# Biting 12 week old puppy -HELP



## Asta's Mom (Aug 20, 2014)

My Asta is a very mouthy youngster and everyone is suffering from his razor sharp teeth. Have tried Patricia McConnell's sharp OUCH, given appropriate chew toys and chew bones/ Have tried leaving the room and nothing is working. To say that he is a little landshark is an understatement.

What have forum members found useful to teach NO BITING!?
Any help appreciated.


----------



## Poodlerunner (Jul 4, 2014)

It probably would help a lot if you could find similar size and age puppy that Asta could play with often. Be on the lookout for someone who fits that bill at a local puppy kindergarten.

pr


----------



## PoodleRick (Mar 18, 2013)

Yeah other dogs and puppies are way better at teaching bite inhibition than we are. Penny was a real mouthy puppy. When she finally got her adult teeth the biting didn't hurt nearly as much then she curtailed her biting. Most likely because we weren't as fun to bite anymore.

Rick


----------



## Devos mom (Nov 19, 2014)

Astas mom I am going through the same thing with Devo. During the day I can say no bite and give him a toy instead but when he is full land shark mode I say no bite and put him in his crate. I leave him til he is calm and try again with toys in hand. Sometimes we repeat this mostly in the evening over and over. I am also when I see him in full mode taking him for walks this does wear him out. Thank goodness they will outgrow. I also keep a leash on him when he is like this so I can catch him fast. I would also like to know if there is anything else. Saying oww escalates him, not working for me I send you sympathy
kathy


----------



## MiniPoo (Mar 6, 2014)

The good news is that if you work at it, your pup will outgrow the land shark stage. But you have to survive until he does without feeling like a pin cushion.

There are many techniques that can be tried. You are doing the OUCHING one. I like to have a toy next to me on the couch so that if the pup gets up on my lap and starts at my fingers, I wave the plush toy in his face until he grabs hold and then he is biting the toy, not me. Your probably have lots of toys around to grab when he gets like that.

If he is out of control, you need to put him in some type of timeout: a few minutes in a crate, put a leash on him and stand on it so he can sit or stand but not jump, put a muzzle on for a few minutes.

### PROVIDED MATERIAL:

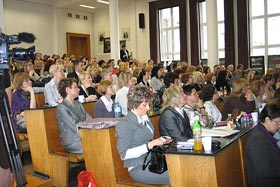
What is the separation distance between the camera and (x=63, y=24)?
1446cm

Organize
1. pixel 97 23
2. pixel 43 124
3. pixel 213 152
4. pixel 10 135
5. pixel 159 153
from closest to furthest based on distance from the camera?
pixel 10 135 → pixel 213 152 → pixel 159 153 → pixel 43 124 → pixel 97 23

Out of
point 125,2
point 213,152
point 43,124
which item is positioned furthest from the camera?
point 125,2

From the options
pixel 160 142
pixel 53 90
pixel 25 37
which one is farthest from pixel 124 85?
pixel 25 37

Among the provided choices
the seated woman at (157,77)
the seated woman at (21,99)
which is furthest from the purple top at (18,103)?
the seated woman at (157,77)

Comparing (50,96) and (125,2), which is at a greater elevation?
(125,2)

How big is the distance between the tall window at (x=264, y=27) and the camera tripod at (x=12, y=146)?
1098cm

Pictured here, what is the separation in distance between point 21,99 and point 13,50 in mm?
2665

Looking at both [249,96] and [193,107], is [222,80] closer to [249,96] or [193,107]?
[249,96]

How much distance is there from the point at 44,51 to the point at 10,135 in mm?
12429

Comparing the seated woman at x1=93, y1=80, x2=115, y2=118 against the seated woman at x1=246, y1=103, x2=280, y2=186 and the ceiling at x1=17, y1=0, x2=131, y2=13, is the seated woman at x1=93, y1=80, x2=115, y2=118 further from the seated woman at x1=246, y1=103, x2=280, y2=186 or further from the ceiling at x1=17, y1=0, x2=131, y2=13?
the ceiling at x1=17, y1=0, x2=131, y2=13

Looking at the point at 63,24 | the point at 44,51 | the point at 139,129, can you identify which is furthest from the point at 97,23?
the point at 139,129

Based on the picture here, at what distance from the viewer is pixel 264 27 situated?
11453 mm

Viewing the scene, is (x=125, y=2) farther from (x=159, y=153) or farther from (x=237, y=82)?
(x=159, y=153)

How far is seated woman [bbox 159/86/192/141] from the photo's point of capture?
3.13 m
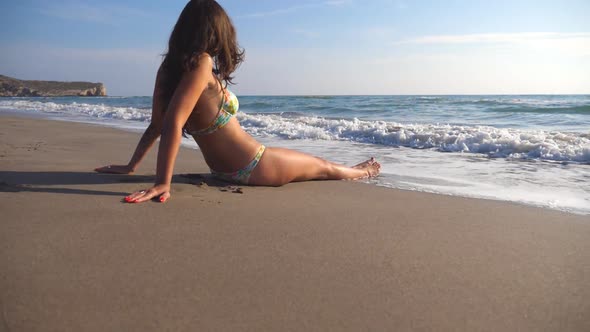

### EXERCISE REQUIREMENTS:
1. In the puppy-biting thread, what effect does saying "oww" have on Devo?
2. Retype everything in the puppy-biting thread from "## PoodleRick (Mar" down to "(Nov 19, 2014)".

### THE SOLUTIONS:
1. It escalates him.

2.
## PoodleRick (Mar 18, 2013)

Yeah other dogs and puppies are way better at teaching bite inhibition than we are. Penny was a real mouthy puppy. When she finally got her adult teeth the biting didn't hurt nearly as much then she curtailed her biting. Most likely because we weren't as fun to bite anymore.

Rick


----------



## Devos mom (Nov 19, 2014)